If the Monster caught up with them before they could touch the wall marked ‘the end’, they would lose to the Monster.
We used to have great fun, and even when exhausted, I would smile when I heard ‘Come on Uncle Ali, play another MONSTER GAME’ from Richard my Godson. Richard would be amused, when I told him that he is special, having a Godfather who was an atheist, but a resourceful one, and one who would watch over him like Don Corleone, so if anyone messed with him, they would have to fear the wrath of the Atheist Godfather as my reach is wide and long, as I know many, many people.
Occasionally my Godson Richard would recall those times when he was an infant; and remind me of the fun of the MONSTER GAME. I look back at that time [close to two decades ago] with affection, and how I enjoyed watching the Children overcome the hurdles, the obstacles and maze, racing to the end and touching the wall, before the Monster caught them.
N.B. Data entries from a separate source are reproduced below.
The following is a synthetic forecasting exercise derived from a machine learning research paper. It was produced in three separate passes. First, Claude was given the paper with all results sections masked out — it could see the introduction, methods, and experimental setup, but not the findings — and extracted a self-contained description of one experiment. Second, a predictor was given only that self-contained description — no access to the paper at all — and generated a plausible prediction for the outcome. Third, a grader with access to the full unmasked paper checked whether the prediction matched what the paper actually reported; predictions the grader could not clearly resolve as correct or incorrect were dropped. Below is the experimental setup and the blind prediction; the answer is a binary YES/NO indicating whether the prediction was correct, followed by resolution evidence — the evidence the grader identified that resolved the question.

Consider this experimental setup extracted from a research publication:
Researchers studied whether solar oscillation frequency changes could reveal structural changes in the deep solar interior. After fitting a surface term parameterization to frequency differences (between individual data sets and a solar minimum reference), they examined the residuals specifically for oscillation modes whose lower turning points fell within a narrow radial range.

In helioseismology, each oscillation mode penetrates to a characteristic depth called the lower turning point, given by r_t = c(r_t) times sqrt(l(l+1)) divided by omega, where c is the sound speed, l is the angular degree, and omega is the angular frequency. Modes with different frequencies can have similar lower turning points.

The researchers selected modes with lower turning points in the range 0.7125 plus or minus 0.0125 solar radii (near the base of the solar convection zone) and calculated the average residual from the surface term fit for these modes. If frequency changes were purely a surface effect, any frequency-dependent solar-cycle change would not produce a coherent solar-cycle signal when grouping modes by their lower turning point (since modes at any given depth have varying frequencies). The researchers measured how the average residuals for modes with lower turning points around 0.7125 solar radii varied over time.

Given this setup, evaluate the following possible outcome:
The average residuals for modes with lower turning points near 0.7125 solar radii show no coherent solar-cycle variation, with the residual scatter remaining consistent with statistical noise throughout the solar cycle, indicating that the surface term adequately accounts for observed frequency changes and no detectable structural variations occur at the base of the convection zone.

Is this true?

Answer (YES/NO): NO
For me the MONSTER GAME is about the reality of our existence, and our ability to overcome the obstacles in our path, both physically as well as mentally with an awareness that time is always a factor, and that there is always a monster behind us; one who will destroy us if we fall. But MONSTER GAME is forgiving, as long as you pick yourself up after a fall and keep running, for to succeed in MONSTER GAME, is to never give in, for there is always hope when we are resilient and resourceful.
As an analogy, MONSTER GAME for me is preparation for life; for there are obstacles in our lives, moments where our situation appears hopeless, the odds in our success being long, and of course there are indeed Monsters waiting for us; many wearing our skins.
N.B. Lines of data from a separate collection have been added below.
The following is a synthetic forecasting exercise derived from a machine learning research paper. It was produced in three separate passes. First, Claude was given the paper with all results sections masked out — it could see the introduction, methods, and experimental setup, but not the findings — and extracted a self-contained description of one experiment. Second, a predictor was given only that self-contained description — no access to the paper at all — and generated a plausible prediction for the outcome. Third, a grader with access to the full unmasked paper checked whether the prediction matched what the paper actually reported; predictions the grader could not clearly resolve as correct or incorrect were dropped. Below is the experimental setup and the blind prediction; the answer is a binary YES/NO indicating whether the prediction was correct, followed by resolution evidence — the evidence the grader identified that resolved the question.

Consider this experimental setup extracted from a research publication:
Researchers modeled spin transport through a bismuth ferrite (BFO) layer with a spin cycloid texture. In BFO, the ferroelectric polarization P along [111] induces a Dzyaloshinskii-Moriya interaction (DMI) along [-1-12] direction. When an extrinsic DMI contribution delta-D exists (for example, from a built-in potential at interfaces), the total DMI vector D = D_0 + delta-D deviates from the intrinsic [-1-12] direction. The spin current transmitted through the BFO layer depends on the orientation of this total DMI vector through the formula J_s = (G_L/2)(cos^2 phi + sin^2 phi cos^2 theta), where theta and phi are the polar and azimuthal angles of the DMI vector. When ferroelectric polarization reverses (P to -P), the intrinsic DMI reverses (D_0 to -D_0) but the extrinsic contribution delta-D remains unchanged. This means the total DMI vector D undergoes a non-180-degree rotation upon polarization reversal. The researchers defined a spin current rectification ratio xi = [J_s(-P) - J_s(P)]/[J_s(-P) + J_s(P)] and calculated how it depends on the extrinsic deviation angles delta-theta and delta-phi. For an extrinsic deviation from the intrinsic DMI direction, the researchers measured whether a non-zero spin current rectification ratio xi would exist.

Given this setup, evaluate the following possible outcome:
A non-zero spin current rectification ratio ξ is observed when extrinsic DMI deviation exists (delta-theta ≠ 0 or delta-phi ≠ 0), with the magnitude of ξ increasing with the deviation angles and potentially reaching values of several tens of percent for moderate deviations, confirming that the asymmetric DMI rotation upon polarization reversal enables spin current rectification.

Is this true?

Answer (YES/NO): NO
Unlike the children who played MONSTER GAME with me close to two decades ago in Dublin; many children are not so fortunate to practise survival skills in a cognitive and physical game. For some children, there is no dry-run, for the MONSTER GAME is real for them, so while some manage to succeed, others do not, for the ‘real world’ MONSTER GAME has consequences, as we see in the Children from the ranks of the Bullied, the Brutalised and Abused, the ones born into Poverty and those trapped in War Zones like Aleppo, who play MONSTER GAME for real.
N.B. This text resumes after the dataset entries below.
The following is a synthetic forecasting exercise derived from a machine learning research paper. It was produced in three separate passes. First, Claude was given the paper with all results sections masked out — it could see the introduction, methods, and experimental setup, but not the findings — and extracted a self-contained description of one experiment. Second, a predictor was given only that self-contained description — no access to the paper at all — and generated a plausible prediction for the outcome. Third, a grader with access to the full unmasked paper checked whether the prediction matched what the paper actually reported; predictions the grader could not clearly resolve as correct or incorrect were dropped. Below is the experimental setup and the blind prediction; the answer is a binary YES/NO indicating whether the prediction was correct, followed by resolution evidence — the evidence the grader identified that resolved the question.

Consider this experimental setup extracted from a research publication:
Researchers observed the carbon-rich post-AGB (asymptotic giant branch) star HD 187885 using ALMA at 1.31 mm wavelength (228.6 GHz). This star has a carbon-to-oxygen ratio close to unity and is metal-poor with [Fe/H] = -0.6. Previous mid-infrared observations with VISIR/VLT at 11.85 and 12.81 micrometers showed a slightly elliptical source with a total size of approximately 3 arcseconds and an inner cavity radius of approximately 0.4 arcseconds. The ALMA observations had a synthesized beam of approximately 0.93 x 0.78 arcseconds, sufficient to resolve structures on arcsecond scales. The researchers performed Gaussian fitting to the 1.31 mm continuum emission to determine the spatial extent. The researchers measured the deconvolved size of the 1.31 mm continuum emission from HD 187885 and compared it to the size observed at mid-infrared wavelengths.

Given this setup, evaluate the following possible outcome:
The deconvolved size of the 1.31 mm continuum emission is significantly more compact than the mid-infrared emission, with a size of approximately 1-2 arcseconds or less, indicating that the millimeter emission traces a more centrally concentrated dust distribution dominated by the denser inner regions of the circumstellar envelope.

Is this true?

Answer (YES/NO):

This year we as a family will be donating to Save the Children, and I would urge you to please consider donating whatever you can afford to assist Children who have to play MONSTER GAME for real.
More Information about the work of Save the Children and how to donate is available here
So as the Karims prepare to travel to Ireland, to be with the Keoghs, may we wish you all a very Merry Christmas, and let’s hope we can overcome the Monsters that may appear in our path as 2017 arrives.
When I wondered why I wrote this piece? I recalled Graham Greene explaining why some of us feel compelled to transcribe our thoughts onto paper -
“Writing is a form of therapy; sometimes I wonder how all those who do not write, compose, or paint can manage to escape the madness, melancholia, the panic and fear which is inherent in a human situation.”
Sláinte to my writing and reading friends; for many of us, the transcribed thoughts of ourselves and others, are ways that some of us deploy to retain our sanity.